A sad day in Jersey City


Just when you thought it was safe to step back into Hudson County’s political waters, the shark strikes again – this surprise attack seizing hold of Jersey City Councilman Phil Kenny.
The newly elected and up-and-coming political figure on Jersey City’s west side has pleaded guilty to taking a bribe.
The fact that he was not among the original 44 people charged in last summer’s political roundup of alleged-bribe takers and sellers of human body parts will feed speculation that more new indictments and pleas are to come.

Where’s the plan, Christie?

With almost four weeks left in the gubernatorial election, future arrests may give former U.S. Attorney Christopher Christie a sorely needed boost in the polls after his dismal performance in last week’s debate against incumbent Gov. Jon Corzine and independent candidate Chris Daggett.
Christie’s campaign is suffering from the Richard Nixon syndrome. In the 1968 presidential election, Nixon, then the Republican candidate, said he had a secret plan for ending the war in Vietnam. But he refused to disclose the details.
Christie, who has absolutely no experience running any business or public body (except the U.S. Attorney’s office), is positioning himself as someone who can cure the state’s economic woes. But like Nixon, he won’t give the details of his plan, leading his opponents to believe he has no plan.
Since pocketbook issues outweigh all other considerations in tough times, this may explain why Corzine’s poll numbers have improved and Christie’s declined. It doesn’t matter a whole lot how many Democrats Christie and his successors put in jail if Christie can’t find a way to reduce taxes, maintain services, and keep the state’s middle income people from fleeing the state in droves.

A real horse race

An election ballot is a lot like a horse racetrack. The candidate or horse closest to the rail gets a boost in winning.
In a horse race, the position closest to the inside rail gives the horse the shortest path to the finish line. This position on the political ballot is the column closest to the left side of the voting machine, which starts with column A.
For Democratic council candidates running in Secaucus – who were devastated by the resignation of Mayor Dennis Elwell last summer after he was charged with accepting a bribe – appearing on column A may help their chances.
Democratic council candidates Dawn McAdam, Frank Trombetta, and John Reilly will appear in a column that is headed by Gov. Corzine, Lt. Gov. candidate Loretta Weinberg, Assembly members Joan Quigley and Vincent Prieto, and Surrogate Judge Don De Leo.
Finding Councilman Mike Gonnelli – who is running unopposed for mayor in this election – or his running mates Robert Costantino, John Bueckner, and William McKeever may be a little more difficult.
Unlike most municipalities in Hudson County, Secaucus municipal elections are partisan, which means candidates are listed on party lines: Democrat, Republican or Independent.
If Gonnelli was running as a Republican, he would have an easier time because he would be listed under Christie in column B (Christie is expected to win Secaucus on Nov. 3).
But as independents, the Gonnelli team will line up under Independent candidates in column C starting with Gary Stein, Cynthia Stein, and Christopher Daggett for governor, Herbert Shaw for state Assembly, and Agha Khan for surrogate.

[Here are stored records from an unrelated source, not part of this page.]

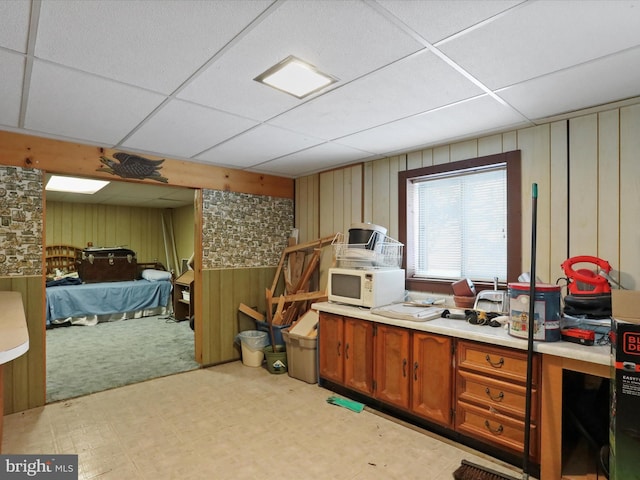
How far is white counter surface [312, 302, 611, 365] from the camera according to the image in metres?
2.00

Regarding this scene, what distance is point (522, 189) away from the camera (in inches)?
115

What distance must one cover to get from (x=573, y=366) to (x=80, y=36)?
3.02 meters

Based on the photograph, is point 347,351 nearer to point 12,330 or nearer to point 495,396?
point 495,396

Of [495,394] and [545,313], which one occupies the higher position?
[545,313]

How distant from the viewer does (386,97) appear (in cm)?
238

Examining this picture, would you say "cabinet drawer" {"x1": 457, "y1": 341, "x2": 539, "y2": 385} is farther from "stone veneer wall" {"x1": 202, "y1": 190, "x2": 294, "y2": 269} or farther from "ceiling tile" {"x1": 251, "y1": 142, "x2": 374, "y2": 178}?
"stone veneer wall" {"x1": 202, "y1": 190, "x2": 294, "y2": 269}

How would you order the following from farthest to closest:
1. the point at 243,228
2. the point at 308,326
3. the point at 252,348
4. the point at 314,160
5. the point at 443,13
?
1. the point at 243,228
2. the point at 252,348
3. the point at 314,160
4. the point at 308,326
5. the point at 443,13

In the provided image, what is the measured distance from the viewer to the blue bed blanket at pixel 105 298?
621 centimetres

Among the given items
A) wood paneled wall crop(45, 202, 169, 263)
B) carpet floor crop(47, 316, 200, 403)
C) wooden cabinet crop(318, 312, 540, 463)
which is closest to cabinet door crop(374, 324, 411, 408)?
wooden cabinet crop(318, 312, 540, 463)

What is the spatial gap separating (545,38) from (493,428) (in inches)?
88.7

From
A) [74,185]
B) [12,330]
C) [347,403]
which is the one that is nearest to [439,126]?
[347,403]

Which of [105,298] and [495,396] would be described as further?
[105,298]

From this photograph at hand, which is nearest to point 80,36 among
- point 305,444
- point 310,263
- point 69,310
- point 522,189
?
point 305,444

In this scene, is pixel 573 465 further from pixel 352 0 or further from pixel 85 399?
pixel 85 399
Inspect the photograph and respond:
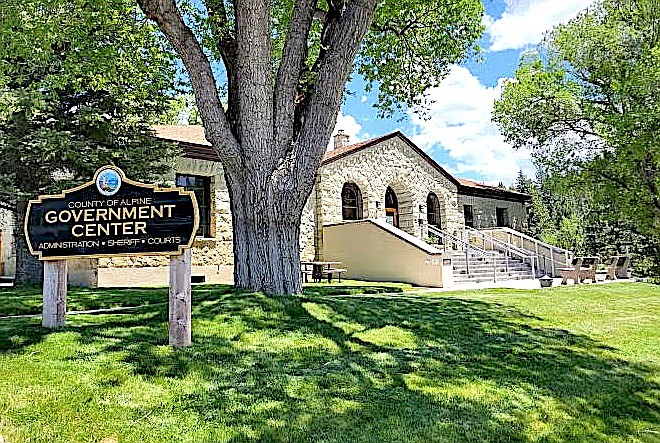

Bayonne ballot is less confusing

In Bayonne, the situation is a little easier, where six candidates are running to fill the unexpired term of Councilman Anthony Chiappone. Each candidate’s name appears in a different column after the Democrats and Republicans, with Debra Noble on the inside track, followed by John Cupo, Leonard Kantor, Terrance Ruane, Ramon Veloz, and Stanley Marko.

Elections coming Nov. 3

In Hoboken, where seven candidates are running in a special election to fill the unexpired term of Mayor Peter Cammarano (who resigned after being charged with taking a bribe), Patricia Waiters, has the inside track on column C, followed by Beth Mason, Frank Raia, Nathan Brinkman, Everton Wilson, incumbent Mayor Dawn Zimmer, and former Municipal Judge Kimberly Glatt.
Hoboken, Weehawken, Union City, Guttenberg, and West New York, and a portion of Jersey City, voters will also see a contested state Assembly race, with incumbent Assembly members Ruben Ramos Jr. and Caridad Rodriguez challenged by Republicans Beth Hamburger and John Barbadillo.
In the 31st district, which encompasses a large portion of Jersey City, voters will have to decide if they will reelect Assemblyman Anthony Chiappone, who is facing state charges for allegedly misdirecting state funds for payment to his aides into his personal and political reelection accounts.
Chiappone is running with Charles Mainor on the Democratic line in Column A, challenged by Republicans Irene Kim Asbury and Marie Day, as well as independents Neil Scott and Omar Dyer.
Guttenberg also has a municipal election. Incumbent Mayor Gerald Drasheff and his slate of commissioners Monica Fundora, John Habermann, Efrain Velez, Para Concejal de la Ciudad, and Alfonso Caso are running unopposed.